Coleman Shuts Down Hogs Again

Louis Coleman handcuffed Arkansas in the World Series. The big LSU righthander got his second victory against the Razorbacks.

OMAHA, Neb. - Florida State trotted out freshmen starting pitchers against Arkansas in the Super Regional in Tallahassee. So did Cal-State Fullerton in the first game of the College World Series. The Hogs got to all three.

LSU didn't make that mistake. The Tigers had senior Louis Coleman -- the SEC's best hurler -- ready for the Razorbacks. It was the difference in a 9-1 victory Monday night at Rosenblatt Stadium.

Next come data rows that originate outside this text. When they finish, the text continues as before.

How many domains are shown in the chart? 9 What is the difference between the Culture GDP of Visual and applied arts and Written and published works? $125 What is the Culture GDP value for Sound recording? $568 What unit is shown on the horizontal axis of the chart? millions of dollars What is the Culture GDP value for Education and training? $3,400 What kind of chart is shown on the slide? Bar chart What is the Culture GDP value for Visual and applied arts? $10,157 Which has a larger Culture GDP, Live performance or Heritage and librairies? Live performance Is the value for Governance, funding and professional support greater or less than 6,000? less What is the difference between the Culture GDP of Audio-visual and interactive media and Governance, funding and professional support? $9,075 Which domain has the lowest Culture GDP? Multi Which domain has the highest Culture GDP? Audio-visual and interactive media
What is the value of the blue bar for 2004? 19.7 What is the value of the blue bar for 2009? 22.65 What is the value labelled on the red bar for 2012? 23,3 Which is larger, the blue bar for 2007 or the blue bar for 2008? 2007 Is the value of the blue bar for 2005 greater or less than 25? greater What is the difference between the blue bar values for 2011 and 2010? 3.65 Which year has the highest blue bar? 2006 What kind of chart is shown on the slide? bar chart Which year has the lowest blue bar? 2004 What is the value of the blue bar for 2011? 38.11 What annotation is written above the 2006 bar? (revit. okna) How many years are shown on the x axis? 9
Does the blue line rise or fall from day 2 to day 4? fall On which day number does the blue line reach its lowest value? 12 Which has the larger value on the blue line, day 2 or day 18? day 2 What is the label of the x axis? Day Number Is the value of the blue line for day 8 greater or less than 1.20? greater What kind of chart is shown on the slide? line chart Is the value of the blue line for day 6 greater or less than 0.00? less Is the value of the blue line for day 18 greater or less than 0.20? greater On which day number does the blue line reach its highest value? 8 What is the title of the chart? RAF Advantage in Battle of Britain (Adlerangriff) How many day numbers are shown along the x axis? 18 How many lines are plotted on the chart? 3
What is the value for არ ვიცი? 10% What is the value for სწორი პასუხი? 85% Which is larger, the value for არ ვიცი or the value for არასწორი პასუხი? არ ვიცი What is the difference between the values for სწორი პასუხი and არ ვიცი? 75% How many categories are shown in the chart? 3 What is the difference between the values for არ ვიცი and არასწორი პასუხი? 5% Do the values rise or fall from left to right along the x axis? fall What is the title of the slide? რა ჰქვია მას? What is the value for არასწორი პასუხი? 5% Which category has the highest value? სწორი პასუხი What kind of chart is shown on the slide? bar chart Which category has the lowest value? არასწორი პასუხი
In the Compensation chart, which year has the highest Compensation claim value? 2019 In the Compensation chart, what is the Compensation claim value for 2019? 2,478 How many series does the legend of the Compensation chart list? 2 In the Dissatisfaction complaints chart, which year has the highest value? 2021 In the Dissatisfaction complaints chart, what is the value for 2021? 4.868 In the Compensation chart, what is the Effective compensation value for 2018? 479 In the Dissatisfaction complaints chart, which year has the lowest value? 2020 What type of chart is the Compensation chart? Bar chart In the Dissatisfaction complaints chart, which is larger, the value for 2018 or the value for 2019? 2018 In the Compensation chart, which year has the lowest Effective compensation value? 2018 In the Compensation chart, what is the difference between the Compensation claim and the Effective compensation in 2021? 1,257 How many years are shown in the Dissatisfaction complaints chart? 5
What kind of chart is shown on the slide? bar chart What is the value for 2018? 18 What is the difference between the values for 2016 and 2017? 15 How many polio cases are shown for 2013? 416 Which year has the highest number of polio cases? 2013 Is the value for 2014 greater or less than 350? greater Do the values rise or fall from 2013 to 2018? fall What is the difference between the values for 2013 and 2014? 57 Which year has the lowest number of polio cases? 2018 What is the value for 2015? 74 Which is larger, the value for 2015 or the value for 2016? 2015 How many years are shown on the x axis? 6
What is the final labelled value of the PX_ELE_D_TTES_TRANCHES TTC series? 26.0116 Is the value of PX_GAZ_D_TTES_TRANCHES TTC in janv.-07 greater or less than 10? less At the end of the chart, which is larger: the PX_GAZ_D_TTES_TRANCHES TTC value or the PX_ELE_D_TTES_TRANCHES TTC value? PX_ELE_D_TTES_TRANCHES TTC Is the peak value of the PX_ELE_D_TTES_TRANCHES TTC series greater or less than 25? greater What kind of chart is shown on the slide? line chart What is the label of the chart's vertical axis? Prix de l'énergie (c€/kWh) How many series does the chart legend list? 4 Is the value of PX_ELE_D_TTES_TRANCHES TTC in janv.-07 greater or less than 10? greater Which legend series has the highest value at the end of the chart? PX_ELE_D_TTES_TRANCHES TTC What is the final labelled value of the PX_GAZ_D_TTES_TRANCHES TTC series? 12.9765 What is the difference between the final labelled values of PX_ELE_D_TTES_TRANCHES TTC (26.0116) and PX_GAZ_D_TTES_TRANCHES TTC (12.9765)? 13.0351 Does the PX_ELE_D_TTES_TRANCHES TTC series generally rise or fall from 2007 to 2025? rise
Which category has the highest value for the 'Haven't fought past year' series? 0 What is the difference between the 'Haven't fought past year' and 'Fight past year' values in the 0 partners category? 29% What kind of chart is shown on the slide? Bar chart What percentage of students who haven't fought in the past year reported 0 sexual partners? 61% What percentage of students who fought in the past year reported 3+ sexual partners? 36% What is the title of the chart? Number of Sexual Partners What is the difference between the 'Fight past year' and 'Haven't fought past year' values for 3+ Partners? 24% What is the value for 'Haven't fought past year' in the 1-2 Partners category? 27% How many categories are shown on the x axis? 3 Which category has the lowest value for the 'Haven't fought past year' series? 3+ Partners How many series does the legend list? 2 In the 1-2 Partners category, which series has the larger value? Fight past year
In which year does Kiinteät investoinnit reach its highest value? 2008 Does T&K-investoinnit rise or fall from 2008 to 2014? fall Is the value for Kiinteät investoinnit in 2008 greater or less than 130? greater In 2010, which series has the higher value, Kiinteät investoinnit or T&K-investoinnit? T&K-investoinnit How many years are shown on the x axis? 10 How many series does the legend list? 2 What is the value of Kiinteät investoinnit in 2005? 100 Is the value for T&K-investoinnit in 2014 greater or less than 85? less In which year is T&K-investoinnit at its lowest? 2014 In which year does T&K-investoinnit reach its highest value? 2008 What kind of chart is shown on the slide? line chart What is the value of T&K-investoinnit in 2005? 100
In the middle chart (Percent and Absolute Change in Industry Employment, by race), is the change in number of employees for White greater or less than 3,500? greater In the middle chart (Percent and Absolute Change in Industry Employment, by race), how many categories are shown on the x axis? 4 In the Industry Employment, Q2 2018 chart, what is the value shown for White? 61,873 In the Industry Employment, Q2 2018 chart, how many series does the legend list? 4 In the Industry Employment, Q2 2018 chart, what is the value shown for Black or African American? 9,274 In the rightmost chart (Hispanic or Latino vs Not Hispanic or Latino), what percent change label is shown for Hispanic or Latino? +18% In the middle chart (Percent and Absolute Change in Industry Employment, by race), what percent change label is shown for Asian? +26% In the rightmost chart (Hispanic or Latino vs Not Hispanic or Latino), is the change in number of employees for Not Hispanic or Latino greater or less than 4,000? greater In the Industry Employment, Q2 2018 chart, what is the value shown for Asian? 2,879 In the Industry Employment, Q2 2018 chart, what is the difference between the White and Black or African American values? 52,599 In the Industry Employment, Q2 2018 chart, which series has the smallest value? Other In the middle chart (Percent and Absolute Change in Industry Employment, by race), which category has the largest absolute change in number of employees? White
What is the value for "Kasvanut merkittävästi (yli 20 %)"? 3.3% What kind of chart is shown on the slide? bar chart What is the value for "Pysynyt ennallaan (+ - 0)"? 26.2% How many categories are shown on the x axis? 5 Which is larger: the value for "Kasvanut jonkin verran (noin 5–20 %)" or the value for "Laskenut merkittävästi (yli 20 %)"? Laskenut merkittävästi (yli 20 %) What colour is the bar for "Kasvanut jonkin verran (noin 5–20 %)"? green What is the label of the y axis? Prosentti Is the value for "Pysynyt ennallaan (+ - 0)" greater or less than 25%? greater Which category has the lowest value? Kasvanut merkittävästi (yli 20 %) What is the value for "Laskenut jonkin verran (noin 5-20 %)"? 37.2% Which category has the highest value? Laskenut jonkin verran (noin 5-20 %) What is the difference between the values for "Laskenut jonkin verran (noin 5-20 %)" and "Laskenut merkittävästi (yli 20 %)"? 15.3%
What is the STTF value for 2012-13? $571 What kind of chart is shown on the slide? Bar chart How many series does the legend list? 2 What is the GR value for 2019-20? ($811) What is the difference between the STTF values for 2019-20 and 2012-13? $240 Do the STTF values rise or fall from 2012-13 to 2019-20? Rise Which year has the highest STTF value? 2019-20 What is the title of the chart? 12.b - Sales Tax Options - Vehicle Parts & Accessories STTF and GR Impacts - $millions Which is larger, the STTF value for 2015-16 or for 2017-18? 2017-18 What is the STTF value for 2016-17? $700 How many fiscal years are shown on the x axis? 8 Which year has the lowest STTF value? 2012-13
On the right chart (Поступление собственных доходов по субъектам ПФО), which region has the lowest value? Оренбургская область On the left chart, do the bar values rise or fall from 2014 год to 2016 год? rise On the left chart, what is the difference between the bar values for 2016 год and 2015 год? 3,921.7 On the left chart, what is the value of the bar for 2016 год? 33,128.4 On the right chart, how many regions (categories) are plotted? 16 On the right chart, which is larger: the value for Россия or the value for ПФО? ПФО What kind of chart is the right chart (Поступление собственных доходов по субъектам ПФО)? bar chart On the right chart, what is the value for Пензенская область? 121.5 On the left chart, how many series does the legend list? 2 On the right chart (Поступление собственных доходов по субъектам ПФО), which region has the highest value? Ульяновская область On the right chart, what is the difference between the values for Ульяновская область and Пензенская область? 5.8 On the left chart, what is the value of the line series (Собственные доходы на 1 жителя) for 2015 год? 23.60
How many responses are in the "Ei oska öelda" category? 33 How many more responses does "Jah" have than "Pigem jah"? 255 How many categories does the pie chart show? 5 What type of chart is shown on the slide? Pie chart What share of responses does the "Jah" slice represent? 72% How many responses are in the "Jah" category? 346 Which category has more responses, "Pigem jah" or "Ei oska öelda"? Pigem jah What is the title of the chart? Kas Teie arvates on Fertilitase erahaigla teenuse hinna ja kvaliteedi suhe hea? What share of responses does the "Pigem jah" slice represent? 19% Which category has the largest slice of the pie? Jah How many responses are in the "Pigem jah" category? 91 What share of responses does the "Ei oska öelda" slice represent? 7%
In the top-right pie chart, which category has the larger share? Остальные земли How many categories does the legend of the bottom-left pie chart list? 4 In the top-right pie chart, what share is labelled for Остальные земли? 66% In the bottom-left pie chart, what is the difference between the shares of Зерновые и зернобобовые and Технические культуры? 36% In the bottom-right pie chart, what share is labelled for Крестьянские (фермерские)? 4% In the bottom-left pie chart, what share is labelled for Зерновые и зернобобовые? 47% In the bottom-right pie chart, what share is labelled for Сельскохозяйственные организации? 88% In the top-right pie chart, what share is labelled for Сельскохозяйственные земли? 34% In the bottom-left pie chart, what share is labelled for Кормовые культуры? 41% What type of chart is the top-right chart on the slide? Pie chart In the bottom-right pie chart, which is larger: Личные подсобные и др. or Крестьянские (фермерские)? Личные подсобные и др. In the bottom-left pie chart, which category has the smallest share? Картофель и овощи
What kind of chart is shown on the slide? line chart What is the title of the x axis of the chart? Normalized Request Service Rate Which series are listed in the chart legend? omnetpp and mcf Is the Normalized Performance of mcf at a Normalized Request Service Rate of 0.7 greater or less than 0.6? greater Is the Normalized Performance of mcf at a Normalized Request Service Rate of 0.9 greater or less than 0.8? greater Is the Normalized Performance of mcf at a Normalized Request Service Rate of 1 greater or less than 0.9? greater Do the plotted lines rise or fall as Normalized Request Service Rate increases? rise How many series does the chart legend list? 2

The Hogs did a little better than they did in Fayetteville when Coleman turned their season sour with a two-hit shutout in a 5-0 victory that put the Tigers in first place for good.

The Hogs "got" to Coleman for a run in the first inning, but stranded six base runners in the first three innings when it was still a game.

The Hogs' big chance came in the third when they filled the bases with one out. Coleman struck out Zack Cox in a nine-pitch at bat, then did the same to pinch-hitter Jacob House on three straight pitches.

Coleman, now 14-2, is a 6-4 righthander with the funky, across-the-body delivery. He also may be the best competitor in college baseball.

"We had some shots at him early," Arkansas coach Dave Van Horn said. "I knew we had to get to him before he settled in, that's why we pinch hit so early with House. I knew that was a big at bat.

"Coleman is such a good competitor. He raised his level when we got some runners on early. And, that is what big-time pitchers do, they get better."

LSU coach Paul Mainieri said Coleman didn't have "electric stuff" early, but thought it "got electric as the game went on. He did settle in."

Van Horn said it came down to location. Coleman had it and UA starter Brett Eibner didn't have it.

"You saw Coleman's location," Van Horn said. "Brett didn't have it. He was up, up, up. He was waist high. That's how they fouled off so many pitches and got his count up."

Eibner threw 39 pitches in the first inning when LSU plated three runs in a 20-minute half inning. He left after 59 pitches in the second.

"Eibner might have settled in if we had left him out there, but we didn't have that option with Coleman out there," Van Horn said. "It was going to get too late and we had to go get him.

"Location was everything. You saw T. J. Forrest settle in and get his pitches between the knee and ankle. Brett wasn't doing that."

Andy Wilkins, who plated the only UA run with a sacrifice fly, said he got some good swings at Coleman, unlike the first time he saw Coleman in Fayetteville.

"He had better stuff the first time, but I'm not dogging him," Wilkins said. "It was plenty good this time. He beat us. And, we couldn't do anything with him when we had our chances. He's really good."

Van Horn said Eibner's problems started with too many balls early in the count.

"You get behind 2-0, 3-1, it sets up the hitter," Van Horn said. "That's what Brett was doing. In this setting, you have to come out and go at the hitters. That's what Coleman did."

Arkansas captain Ben Tschepikow said, "I don't know how many pitches Coleman was throwing. Maybe he has three or four, but all of them he was throwing for strikes. He came right at us. He's a little deceptive with his delivery, but what he really does is come right at you with strikes."